Letter of Recommendation
In addition, your faculty research advisor must separately submit a supporting letter of recommendation on your behalf. It is your responsibility that this letter be submitted to CURF no later than 4:00pm on March 14, 2015. In this letter, your faculty advisor should discuss the feasibility of the project and the adequacy of your preparation to undertake it. The letter should make clear the nature and extent of your contribution in formulating and carrying out the project.
The letter should:
- Review and comment on the student’s projected budget
- Discuss the project’s feasibility and the adequacy of the applicant’s preparation to complete it
- Describe the extent of the student’s contribution in formulating and carrying out the project
- Advise the student on any applicable Institutional Review Board or related issues
- If applicable, please indicate what supplies or support might be provided by your lab or budget
Please request the letter as soon as possible from your faculty research advisor via the Recommendation Request Form, and inform your faculty research advisor whether you have chosen to keep their letter confidential and waive your right of access to it.
Requirements and Procedures for Receiving Funding
Funds will not be disbursed until students review CURF’s information on Ethics and Compliance and complete and submit all necessary forms.

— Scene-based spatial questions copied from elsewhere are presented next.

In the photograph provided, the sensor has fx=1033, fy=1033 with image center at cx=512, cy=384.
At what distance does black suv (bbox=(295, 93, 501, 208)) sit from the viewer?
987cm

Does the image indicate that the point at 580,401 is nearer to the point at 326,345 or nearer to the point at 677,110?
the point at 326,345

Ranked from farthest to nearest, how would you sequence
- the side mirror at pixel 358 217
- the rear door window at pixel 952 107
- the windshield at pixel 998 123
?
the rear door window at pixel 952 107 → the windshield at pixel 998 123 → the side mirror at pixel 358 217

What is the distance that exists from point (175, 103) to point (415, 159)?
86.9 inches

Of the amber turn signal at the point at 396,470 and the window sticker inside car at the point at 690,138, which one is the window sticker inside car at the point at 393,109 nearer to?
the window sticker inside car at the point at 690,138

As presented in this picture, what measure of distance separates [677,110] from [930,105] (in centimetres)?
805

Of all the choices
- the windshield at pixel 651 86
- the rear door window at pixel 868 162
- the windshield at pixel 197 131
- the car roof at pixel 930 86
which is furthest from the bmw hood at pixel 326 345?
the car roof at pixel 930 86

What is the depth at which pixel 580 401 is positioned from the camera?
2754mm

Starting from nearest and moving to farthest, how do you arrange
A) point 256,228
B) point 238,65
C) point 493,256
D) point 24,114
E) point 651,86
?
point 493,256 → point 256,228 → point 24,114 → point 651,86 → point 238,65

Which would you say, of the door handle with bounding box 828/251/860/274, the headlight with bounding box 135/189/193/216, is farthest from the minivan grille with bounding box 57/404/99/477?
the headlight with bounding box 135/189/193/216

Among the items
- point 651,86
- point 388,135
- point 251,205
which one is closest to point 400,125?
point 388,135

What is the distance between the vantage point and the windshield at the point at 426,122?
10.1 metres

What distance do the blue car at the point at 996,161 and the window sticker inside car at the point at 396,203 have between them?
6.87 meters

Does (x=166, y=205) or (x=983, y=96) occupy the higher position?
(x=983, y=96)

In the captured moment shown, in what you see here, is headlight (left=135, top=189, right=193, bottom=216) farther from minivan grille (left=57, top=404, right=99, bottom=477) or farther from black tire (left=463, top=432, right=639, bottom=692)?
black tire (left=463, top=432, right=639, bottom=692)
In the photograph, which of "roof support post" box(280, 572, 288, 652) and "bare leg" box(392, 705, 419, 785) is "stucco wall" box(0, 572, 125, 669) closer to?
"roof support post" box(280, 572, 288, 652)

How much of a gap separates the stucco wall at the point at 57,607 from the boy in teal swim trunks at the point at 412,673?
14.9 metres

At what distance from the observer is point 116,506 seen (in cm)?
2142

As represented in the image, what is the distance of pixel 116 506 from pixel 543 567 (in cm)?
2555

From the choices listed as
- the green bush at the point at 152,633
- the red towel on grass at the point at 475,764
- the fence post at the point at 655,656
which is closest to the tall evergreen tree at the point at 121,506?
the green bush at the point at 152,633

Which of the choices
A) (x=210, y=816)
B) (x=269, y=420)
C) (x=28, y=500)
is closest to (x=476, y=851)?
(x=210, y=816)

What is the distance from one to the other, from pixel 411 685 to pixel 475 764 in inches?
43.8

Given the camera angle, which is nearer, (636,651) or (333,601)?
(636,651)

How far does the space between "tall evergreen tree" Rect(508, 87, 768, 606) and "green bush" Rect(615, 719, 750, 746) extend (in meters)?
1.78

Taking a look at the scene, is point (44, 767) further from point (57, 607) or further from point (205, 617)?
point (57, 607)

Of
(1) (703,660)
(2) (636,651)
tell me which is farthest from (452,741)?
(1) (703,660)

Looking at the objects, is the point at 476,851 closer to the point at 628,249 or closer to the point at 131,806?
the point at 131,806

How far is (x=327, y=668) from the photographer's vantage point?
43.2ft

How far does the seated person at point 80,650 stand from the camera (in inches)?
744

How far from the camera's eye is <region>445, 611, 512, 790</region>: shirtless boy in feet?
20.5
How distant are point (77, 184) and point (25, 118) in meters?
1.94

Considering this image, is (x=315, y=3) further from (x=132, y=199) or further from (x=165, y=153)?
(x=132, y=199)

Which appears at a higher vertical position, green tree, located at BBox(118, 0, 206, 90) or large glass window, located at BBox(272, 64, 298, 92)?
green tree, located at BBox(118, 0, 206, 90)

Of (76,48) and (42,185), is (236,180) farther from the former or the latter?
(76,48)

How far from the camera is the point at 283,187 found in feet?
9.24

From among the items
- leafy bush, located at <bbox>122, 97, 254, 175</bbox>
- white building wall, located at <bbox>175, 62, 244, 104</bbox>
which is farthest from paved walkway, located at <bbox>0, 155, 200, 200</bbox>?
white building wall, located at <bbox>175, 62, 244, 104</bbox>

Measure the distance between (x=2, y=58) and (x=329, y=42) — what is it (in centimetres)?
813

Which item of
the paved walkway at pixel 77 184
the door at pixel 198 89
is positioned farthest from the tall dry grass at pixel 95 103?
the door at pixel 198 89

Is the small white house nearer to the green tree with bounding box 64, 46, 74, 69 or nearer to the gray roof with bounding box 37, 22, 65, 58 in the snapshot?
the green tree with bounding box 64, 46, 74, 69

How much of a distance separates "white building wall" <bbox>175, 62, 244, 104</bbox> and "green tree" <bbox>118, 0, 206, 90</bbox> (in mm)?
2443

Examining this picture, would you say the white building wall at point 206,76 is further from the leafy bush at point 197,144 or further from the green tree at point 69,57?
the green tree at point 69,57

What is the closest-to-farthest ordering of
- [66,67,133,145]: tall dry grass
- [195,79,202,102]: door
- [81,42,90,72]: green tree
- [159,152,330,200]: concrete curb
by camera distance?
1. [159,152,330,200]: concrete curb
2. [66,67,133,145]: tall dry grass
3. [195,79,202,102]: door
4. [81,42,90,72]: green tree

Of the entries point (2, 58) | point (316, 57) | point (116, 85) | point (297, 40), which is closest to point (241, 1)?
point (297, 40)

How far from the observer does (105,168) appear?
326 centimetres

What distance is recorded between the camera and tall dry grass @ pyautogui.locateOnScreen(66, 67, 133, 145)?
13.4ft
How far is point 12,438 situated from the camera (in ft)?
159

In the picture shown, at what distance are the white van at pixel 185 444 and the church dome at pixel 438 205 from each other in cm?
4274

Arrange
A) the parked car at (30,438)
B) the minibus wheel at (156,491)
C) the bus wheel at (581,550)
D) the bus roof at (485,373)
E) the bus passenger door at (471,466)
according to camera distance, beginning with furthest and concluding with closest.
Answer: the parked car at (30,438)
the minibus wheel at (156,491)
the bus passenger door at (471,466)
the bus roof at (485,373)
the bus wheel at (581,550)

All CURF-funded student researchers must complete CURF’s Research Experience Checklist and Waiver of Liability. Students conducting research outside the US are required to provide International Travel and Emergency Contact information on the Checklist and register their trip with Penn’s Global Activities Registry.
Once the award has been made and the Research Experience Checklist and Waiver of Liability has been submitted to CURF and approved, research funds and a copy of your budget will be sent to the Business Administrator (BA) of your Primary major department listed on your application. Recipients must work with their Primary major department’s BA to determine how to access these funds.
Research involving animals or hazardous materials must also be submitted at the same time for approval by the relevant University oversight committees. Students should consult with their faculty research advisors to correctly submit any necessary forms.